Highest Common Factor of 142, 454 using Euclid's algorithm

Highest common factor or Highest common divisor (hcd) can be calculated by Euclid's algotithm.

Highest common factor (HCF) of 142, 454 is 2.

Step 1: Since 454 > 142, we apply the division lemma to 454 and 142, to get

454 = 142 x 3 + 28

Step 2: Since the reminder 142 ≠ 0, we apply division lemma to 28 and 142, to get

142 = 28 x 5 + 2

Step 3: We consider the new divisor 28 and the new remainder 2, and apply the division lemma to get

28 = 2 x 14 + 0

The remainder has now become zero, so our procedure stops. Since the divisor at this stage is 2, the HCF of 142 and 454 is 2

Notice that 2 = HCF(28,2) = HCF(142,28) = HCF(454,142) .

Here are some samples of HCF using Euclid's Algorithm calculations.

• HCF of 929, 998
• HCF of 373, 285
• HCF of 512, 847
• HCF of 723, 775
• HCF of 850, 820

1. What is the Euclid division algorithm?

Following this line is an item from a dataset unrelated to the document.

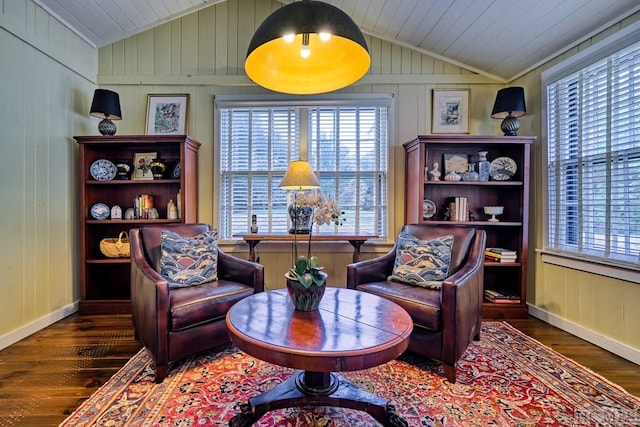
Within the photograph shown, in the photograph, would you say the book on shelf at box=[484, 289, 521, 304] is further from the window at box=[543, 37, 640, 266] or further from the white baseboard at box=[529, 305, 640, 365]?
the window at box=[543, 37, 640, 266]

Answer: Euclid's Division Algorithm is a technique to compute the Highest Common Factor (HCF) of given positive integers.

2. what is the HCF of 142, 454?

Answer: HCF of 142, 454 is 2 the largest number that divides all the numbers leaving a remainder zero.

3. How to find HCF of 142, 454 using Euclid's Algorithm?

Answer: For arbitrary numbers 142, 454 apply Euclid’s Division Lemma in succession until you obtain a remainder zero. HCF is the remainder in the last but one step.